• **Record extracts**
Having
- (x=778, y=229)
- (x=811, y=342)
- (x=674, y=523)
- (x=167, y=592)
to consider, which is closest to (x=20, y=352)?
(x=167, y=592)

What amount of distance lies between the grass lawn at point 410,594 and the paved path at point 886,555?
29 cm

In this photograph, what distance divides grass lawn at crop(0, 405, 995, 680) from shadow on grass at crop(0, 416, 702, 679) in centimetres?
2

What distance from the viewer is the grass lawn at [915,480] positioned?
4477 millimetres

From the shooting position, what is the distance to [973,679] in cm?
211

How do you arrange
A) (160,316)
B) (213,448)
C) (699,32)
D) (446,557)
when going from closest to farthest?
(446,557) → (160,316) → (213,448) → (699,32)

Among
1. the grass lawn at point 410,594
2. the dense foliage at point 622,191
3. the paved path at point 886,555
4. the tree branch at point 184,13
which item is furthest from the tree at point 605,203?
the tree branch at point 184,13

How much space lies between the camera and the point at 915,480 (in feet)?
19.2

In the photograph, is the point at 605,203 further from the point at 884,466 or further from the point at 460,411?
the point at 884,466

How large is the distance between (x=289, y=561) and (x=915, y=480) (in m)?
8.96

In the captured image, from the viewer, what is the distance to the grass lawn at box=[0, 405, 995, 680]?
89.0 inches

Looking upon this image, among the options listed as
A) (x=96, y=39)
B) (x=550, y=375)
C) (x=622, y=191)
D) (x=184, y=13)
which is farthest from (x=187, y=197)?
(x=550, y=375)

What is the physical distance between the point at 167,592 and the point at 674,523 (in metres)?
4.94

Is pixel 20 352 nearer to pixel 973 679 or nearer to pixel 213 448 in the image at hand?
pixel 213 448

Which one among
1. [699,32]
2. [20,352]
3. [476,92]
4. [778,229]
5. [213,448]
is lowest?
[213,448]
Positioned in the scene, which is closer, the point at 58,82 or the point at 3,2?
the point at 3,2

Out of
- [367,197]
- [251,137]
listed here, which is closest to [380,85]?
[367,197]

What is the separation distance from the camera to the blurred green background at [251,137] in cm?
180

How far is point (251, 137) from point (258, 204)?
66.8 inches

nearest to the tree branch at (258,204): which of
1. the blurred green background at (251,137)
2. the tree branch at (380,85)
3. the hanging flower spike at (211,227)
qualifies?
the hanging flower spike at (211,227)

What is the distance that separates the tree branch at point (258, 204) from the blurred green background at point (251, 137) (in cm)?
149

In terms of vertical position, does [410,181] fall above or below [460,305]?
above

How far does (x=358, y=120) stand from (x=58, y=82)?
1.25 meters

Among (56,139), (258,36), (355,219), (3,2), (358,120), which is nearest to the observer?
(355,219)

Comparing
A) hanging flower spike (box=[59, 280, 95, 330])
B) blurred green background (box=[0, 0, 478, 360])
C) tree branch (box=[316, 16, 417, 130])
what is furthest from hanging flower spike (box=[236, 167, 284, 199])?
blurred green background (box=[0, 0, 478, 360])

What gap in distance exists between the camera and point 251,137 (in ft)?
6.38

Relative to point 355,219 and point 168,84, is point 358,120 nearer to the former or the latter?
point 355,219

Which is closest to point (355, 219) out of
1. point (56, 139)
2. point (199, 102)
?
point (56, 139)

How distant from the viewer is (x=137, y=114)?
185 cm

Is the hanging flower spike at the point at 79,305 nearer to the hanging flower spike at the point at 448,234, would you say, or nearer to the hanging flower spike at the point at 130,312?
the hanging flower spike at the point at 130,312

* * *

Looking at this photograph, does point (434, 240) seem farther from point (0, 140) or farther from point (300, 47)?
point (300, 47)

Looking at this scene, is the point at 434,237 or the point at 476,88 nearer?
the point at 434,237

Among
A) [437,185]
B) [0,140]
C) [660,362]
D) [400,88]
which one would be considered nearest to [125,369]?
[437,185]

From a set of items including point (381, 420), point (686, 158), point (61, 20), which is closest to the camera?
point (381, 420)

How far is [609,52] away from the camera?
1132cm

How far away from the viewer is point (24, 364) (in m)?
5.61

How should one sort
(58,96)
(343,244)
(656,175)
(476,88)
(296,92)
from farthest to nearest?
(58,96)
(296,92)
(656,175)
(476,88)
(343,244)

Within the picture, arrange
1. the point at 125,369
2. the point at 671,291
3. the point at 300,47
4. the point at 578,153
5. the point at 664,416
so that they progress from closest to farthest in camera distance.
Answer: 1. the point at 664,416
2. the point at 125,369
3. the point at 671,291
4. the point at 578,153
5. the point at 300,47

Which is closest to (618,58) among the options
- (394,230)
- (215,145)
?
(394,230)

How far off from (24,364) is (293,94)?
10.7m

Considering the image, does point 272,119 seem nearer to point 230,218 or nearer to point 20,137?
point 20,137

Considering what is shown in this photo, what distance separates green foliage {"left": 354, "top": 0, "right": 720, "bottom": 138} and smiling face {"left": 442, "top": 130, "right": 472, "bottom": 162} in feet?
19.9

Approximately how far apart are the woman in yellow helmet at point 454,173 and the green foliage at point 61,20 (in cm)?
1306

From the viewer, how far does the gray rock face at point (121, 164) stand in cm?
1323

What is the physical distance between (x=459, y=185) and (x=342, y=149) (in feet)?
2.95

==

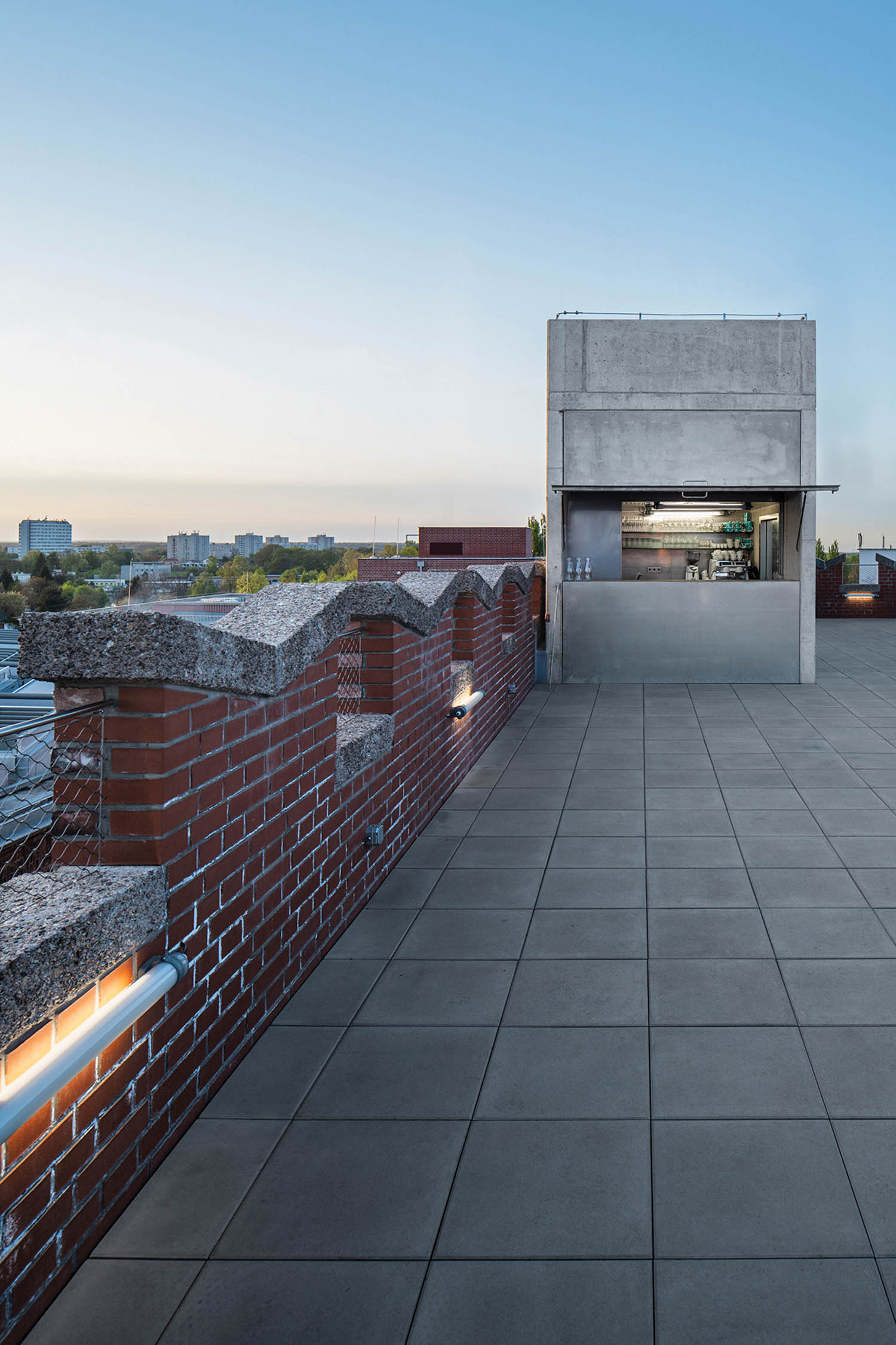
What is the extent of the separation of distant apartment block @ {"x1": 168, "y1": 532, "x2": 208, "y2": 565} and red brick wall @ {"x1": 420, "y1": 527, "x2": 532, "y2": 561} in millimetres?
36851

• **Aim of the task**
Recast the stretch of the listing from the line containing "How far away" through the line containing "5. the point at 300,47" as a Markdown table with the columns Row and Listing line. Number each row and leave out blank lines.

• **Worked answer**
| Row | Listing line |
|---|---|
| 1 | How far away from the viewer is point (24, 364) (in m)? |
| 2 | 5.61 |
| 3 | How should one sort |
| 4 | (58,96) |
| 5 | (343,244) |
| 6 | (656,175) |
| 7 | (476,88) |
| 8 | (296,92) |
| 9 | from farthest to nearest? |
| 10 | (58,96) |
| 11 | (296,92) |
| 12 | (656,175) |
| 13 | (476,88) |
| 14 | (343,244) |
| 15 | Within the picture, arrange |
| 16 | 1. the point at 125,369 |
| 17 | 2. the point at 671,291 |
| 18 | 3. the point at 300,47 |
| 19 | 4. the point at 578,153 |
| 20 | 5. the point at 664,416 |
| 21 | so that they progress from closest to farthest in camera distance. |
| 22 | Answer: 1. the point at 664,416 |
| 23 | 2. the point at 125,369 |
| 24 | 3. the point at 671,291 |
| 25 | 4. the point at 578,153 |
| 26 | 5. the point at 300,47 |